══ Source extract

CO2 footprint: plant milk vs. cow's milk

Martin Sundberg      |             |       5 minutes

Plant milk is better for the environment than cow's milk. You hear that often, but how big is the difference really? And does it matter which plant milk you choose?

Short answer: the difference is significant. Long answer: it depends on what you look at. CO2 emissions aren't the whole story.

The numbers

The most well-known study on this is by Poore and Nemecek, published in Science in 2018. They analyzed the environmental impact of thousands of food producers worldwide and looked at three things: CO2 emissions, land use, and water consumption.

Milk type CO2 (kg/liter) Land (m²/liter) Water (liters)
Cow's milk 3.2 9.0 628
Oat milk 0.9 0.8 48
Soy milk 1.0 0.7 28
Almond milk 0.7 0.5 371
Rice milk 1.2 0.3 270


Source: Poore & Nemecek (2018), Science

What stands out?

The differences between milk types are bigger than you might expect.

  • Cow's milk scores worst on all fronts. The 3.2 kg CO2 per liter comes from two major sources: the cows themselves (which emit methane) and the production of feed. Both are roughly equally important. The high land use is for pastures and feed crops. And the water consumption? Cows drink a lot, and the crops for their feed need irrigation.
  • Oat milk is the all-rounder. Low CO2 emissions, little land use, and by far the least water. Oats grow well in temperate climates and need hardly any irrigation. That makes oat milk the most sustainable choice if you look at the overall picture.

════
══ Listing

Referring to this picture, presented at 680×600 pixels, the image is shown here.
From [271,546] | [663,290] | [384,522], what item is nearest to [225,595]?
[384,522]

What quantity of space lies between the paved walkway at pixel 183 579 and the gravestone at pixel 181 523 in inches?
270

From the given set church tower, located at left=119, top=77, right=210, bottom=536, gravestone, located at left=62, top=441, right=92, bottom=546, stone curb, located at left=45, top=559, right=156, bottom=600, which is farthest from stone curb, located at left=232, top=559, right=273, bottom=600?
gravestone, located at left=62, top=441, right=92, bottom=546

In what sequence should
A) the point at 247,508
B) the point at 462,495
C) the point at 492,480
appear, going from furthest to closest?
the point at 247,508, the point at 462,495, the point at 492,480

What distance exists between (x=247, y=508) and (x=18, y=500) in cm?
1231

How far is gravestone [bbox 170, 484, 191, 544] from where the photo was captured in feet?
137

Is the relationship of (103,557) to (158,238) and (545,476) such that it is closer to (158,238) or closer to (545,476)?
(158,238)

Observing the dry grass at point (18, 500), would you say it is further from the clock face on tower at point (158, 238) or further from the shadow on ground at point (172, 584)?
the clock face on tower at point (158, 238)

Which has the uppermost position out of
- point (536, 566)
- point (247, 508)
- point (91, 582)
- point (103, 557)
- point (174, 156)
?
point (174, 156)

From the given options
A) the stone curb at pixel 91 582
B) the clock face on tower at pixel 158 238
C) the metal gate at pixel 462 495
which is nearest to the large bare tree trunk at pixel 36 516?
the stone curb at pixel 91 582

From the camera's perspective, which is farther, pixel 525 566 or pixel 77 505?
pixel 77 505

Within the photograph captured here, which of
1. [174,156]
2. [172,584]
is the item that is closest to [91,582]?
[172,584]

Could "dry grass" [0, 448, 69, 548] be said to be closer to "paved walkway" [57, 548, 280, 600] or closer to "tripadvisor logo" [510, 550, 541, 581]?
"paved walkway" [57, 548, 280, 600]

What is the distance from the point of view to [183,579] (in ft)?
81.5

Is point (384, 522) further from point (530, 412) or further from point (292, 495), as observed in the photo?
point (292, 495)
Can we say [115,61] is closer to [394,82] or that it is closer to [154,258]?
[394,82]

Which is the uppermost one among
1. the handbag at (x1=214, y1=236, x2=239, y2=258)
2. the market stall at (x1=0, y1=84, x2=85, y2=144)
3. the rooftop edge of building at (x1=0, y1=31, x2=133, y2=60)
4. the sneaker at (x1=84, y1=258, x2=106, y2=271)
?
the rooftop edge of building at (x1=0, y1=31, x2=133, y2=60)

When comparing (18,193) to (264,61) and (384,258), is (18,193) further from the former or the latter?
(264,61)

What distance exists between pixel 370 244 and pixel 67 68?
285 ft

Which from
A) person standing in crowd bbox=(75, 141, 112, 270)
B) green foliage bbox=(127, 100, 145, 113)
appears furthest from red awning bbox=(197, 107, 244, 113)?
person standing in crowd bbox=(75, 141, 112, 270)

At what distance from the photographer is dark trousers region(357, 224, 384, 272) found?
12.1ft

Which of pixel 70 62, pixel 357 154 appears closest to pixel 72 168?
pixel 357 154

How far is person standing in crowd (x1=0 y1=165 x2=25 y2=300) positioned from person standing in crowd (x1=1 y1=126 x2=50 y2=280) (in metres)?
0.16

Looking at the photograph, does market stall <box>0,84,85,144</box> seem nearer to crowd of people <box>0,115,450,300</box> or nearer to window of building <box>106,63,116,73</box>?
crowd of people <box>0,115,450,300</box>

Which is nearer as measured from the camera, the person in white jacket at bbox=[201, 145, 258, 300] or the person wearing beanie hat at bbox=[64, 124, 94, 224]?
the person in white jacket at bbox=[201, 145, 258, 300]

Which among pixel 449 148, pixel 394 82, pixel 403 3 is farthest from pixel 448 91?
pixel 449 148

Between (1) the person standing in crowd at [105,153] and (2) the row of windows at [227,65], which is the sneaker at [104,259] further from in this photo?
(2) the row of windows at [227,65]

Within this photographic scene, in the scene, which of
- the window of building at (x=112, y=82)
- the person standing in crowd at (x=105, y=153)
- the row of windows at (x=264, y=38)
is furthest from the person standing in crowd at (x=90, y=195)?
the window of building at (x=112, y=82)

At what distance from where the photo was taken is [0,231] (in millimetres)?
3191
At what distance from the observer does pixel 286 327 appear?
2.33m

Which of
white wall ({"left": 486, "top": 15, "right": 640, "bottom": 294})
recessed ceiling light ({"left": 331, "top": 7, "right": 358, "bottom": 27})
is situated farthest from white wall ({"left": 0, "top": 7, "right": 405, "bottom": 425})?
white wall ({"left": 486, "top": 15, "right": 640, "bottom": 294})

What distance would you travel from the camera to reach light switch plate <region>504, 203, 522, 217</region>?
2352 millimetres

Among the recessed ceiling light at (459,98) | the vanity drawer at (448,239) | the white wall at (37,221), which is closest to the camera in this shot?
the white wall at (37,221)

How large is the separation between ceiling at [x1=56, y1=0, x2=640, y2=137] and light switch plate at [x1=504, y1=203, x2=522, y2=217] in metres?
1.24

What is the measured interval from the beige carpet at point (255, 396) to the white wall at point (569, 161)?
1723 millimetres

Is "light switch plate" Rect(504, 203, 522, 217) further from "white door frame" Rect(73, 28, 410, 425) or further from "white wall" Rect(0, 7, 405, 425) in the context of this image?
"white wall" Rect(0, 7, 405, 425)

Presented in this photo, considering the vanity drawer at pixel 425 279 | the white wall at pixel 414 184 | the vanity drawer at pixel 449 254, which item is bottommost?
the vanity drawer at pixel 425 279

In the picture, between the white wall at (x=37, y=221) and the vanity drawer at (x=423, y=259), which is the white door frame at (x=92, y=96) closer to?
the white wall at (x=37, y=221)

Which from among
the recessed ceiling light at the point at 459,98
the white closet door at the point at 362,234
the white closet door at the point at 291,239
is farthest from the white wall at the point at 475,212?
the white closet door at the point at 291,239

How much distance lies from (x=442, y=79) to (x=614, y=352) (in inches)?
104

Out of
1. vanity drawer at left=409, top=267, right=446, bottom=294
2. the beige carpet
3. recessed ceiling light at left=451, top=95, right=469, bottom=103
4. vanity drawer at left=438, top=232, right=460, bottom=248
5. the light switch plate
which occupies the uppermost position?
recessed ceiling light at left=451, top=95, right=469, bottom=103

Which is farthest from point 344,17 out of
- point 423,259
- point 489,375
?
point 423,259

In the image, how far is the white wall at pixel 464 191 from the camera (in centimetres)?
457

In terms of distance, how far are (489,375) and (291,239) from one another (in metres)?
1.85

════

• [Required actions]
A: Pull out the portion of the milk comparison that begins with the words containing "CO2 footprint: plant" and ends with "the whole story.".
B: Answer these from the milk comparison:
(i) In which journal and year was the Poore and Nemecek study published?
(ii) What are the two major sources of the 3.2 kg CO2 per liter for cow's milk?
(iii) How much land per liter does rice milk use?
The records come from a different source than the milk comparison.

• [Answers given]
A:
CO2 footprint: plant milk vs. cow's milk

Martin Sundberg      |             |       5 minutes

Plant milk is better for the environment than cow's milk. You hear that often, but how big is the difference really? And does it matter which plant milk you choose?

Short answer: the difference is significant. Long answer: it depends on what you look at. CO2 emissions aren't the whole story.

B:
(i) Science, 2018.
(ii) The cows themselves, which emit methane, and the production of feed.
(iii) 0.3 m².